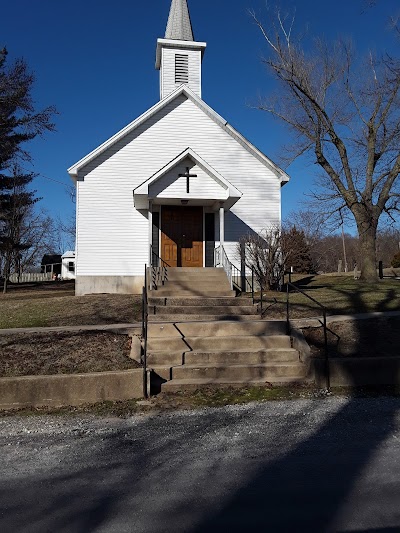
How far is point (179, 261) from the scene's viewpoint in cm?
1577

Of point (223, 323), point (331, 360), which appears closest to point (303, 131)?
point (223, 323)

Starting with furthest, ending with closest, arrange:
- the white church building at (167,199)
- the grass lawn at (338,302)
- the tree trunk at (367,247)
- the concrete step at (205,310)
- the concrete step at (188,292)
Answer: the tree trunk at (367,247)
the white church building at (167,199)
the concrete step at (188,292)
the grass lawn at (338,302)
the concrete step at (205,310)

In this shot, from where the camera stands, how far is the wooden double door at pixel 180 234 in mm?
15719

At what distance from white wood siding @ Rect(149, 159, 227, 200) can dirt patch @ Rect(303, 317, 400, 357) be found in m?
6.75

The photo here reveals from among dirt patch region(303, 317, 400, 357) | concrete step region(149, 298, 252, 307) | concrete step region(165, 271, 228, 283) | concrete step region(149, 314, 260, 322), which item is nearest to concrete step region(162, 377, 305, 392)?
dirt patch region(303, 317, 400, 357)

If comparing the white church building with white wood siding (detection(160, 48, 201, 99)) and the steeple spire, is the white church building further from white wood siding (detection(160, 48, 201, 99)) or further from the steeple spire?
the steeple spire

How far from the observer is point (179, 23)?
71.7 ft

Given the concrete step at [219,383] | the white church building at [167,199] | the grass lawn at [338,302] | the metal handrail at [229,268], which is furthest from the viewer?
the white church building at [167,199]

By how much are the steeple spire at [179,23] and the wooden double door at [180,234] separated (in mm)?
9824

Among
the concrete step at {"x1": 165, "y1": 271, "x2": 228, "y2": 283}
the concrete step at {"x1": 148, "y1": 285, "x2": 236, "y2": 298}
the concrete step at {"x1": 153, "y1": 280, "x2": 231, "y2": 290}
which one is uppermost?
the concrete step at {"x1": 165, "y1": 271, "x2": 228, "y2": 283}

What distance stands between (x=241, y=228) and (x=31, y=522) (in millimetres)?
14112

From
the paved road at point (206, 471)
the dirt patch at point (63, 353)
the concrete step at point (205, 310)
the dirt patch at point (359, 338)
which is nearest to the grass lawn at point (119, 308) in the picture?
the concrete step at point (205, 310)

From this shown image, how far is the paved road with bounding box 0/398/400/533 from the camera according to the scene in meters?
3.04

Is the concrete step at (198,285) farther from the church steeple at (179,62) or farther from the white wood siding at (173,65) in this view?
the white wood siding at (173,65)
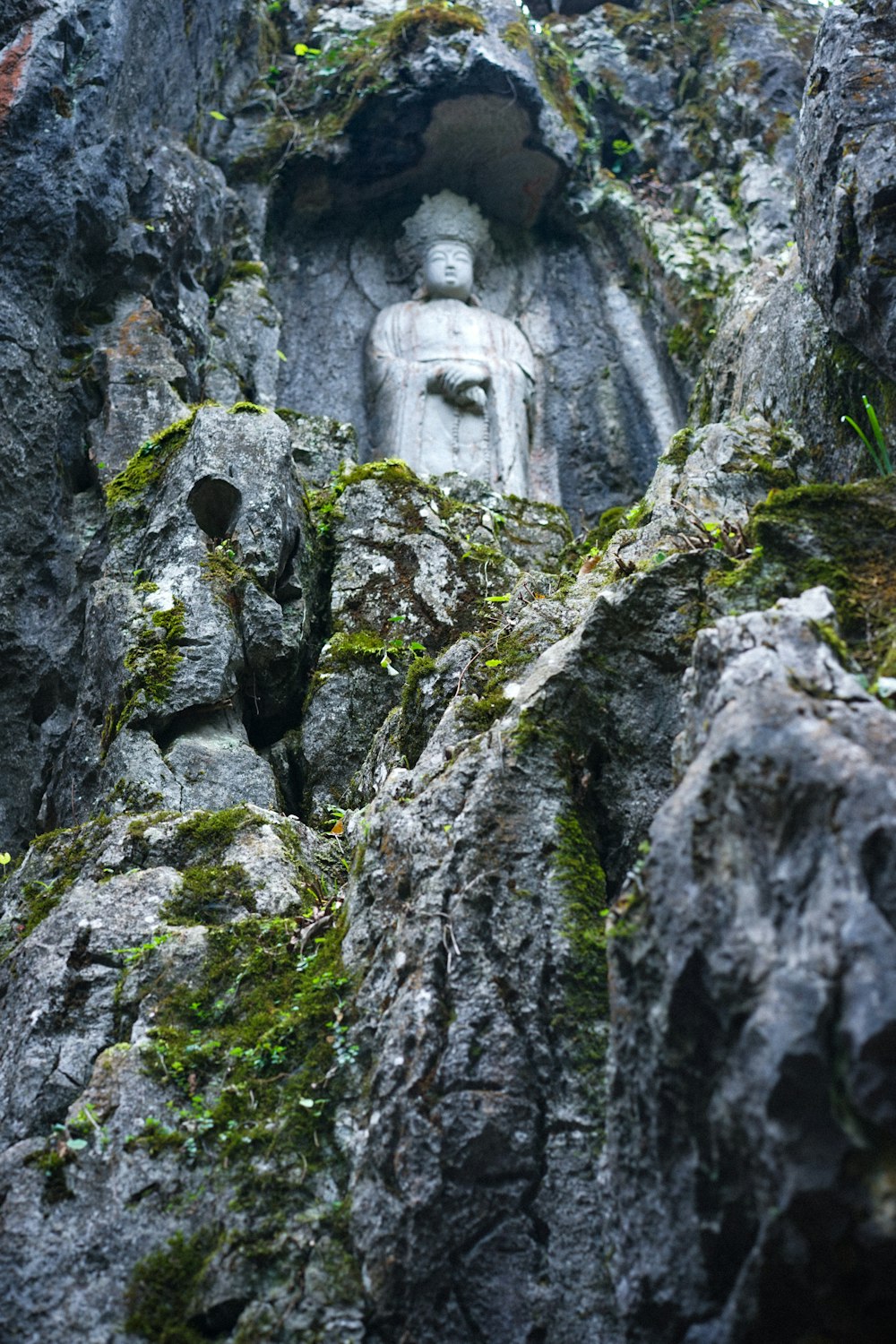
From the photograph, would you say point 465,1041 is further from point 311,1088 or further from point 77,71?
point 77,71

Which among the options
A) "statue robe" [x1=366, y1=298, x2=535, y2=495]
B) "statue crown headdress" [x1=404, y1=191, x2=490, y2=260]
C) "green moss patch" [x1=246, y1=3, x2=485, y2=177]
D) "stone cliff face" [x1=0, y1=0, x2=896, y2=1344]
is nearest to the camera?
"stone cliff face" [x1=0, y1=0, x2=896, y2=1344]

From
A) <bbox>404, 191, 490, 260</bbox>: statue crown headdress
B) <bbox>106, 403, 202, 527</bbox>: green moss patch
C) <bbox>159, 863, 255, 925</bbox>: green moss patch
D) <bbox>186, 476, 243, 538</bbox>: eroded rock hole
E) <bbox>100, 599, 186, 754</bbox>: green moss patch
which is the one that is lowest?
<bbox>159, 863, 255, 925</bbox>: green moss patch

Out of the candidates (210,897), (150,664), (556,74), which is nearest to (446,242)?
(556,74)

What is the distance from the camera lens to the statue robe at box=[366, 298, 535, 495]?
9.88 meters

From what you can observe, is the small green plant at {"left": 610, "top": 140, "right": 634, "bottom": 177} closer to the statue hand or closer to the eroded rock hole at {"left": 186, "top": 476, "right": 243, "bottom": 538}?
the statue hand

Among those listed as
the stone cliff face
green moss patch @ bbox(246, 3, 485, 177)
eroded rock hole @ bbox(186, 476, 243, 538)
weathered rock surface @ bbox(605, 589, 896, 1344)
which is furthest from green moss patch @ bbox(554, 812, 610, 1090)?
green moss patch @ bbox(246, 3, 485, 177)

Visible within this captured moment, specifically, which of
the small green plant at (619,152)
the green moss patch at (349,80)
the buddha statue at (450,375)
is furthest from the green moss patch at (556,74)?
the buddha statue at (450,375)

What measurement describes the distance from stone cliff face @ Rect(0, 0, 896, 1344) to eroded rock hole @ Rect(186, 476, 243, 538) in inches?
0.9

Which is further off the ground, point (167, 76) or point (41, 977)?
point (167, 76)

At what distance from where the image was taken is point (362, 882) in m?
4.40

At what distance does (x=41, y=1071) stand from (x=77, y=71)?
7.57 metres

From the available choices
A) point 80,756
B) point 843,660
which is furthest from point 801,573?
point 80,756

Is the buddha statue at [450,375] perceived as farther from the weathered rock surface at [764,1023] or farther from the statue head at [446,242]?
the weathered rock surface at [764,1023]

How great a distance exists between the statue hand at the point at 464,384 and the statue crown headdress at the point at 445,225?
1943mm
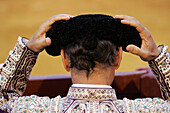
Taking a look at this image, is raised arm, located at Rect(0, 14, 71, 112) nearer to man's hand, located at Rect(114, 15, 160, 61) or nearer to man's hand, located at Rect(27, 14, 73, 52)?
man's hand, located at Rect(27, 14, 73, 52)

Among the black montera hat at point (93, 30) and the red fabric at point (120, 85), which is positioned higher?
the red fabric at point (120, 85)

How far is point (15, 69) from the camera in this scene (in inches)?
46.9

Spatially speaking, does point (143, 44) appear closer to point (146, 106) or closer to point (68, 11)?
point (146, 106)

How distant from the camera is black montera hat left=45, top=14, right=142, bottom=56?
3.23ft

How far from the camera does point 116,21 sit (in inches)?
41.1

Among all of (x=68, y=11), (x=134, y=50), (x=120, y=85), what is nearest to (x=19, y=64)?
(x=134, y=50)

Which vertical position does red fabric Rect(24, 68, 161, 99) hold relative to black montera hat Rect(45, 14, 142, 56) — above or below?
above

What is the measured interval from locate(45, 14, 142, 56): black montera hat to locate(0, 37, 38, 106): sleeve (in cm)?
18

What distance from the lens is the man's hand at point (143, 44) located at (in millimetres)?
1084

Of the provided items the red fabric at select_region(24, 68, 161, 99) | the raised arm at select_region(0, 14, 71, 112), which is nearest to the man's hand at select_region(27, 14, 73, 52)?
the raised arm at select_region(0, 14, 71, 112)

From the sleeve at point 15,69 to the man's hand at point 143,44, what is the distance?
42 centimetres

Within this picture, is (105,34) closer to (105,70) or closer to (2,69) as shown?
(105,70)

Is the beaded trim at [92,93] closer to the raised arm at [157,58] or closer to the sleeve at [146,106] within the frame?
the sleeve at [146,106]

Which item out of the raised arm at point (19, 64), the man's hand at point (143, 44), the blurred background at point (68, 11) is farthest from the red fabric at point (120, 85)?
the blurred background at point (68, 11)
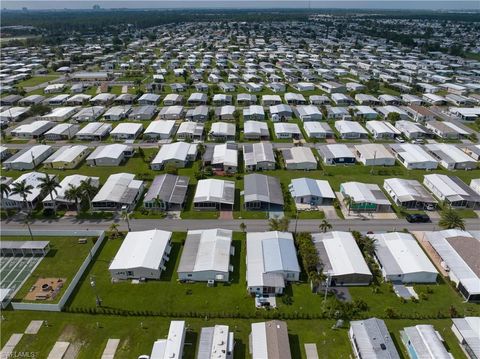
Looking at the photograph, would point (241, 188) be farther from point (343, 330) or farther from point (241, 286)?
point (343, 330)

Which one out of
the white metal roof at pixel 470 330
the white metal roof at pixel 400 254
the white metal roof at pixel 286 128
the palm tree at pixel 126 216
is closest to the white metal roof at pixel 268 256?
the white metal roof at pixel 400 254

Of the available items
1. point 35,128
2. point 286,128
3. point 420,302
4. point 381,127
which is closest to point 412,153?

Exercise:
Reproduce the entries from the line containing "Is the buddha" through the line containing "42 centimetres", both included, and leave out any pictures.

Answer to this exercise:
Is the buddha statue at [450,375] perceived as farther from the weathered rock surface at [764,1023] or farther from the statue head at [446,242]?
the weathered rock surface at [764,1023]

How great a distance exists between the statue hand at the point at 464,384 and the statue crown headdress at the point at 445,225?
1943mm
Taking a look at this image, is raised arm, located at Rect(0, 14, 71, 112) nearer to man's hand, located at Rect(114, 15, 160, 61) or nearer to man's hand, located at Rect(27, 14, 73, 52)?
man's hand, located at Rect(27, 14, 73, 52)

Among the black montera hat at point (93, 30) and the red fabric at point (120, 85), which is positioned higher?
the red fabric at point (120, 85)

How far is point (15, 69) from the camera in this scene (in inches)?
46.9

Spatially speaking, does point (143, 44) appear closer to point (146, 106) or closer to point (68, 11)?
point (146, 106)

How distant from the camera is black montera hat left=45, top=14, right=142, bottom=56?
3.23ft

How far from the camera does point 116,21 sit (in inches)?
41.1

Among all of (x=68, y=11), (x=134, y=50), (x=120, y=85), what is nearest to (x=19, y=64)?
(x=134, y=50)

Which vertical position does red fabric Rect(24, 68, 161, 99) hold relative to black montera hat Rect(45, 14, 142, 56) — above or below?
above

What is the measured interval from locate(45, 14, 142, 56): black montera hat to locate(0, 37, 38, 106): sleeve (in cm)?
18

What distance from the lens is the man's hand at point (143, 44) located at (in millimetres)?
1084

Of the provided items the red fabric at select_region(24, 68, 161, 99) | the raised arm at select_region(0, 14, 71, 112), which is nearest to the man's hand at select_region(27, 14, 73, 52)?
the raised arm at select_region(0, 14, 71, 112)

From the sleeve at point 15,69 to the man's hand at point 143,44, what is the distance?
42 centimetres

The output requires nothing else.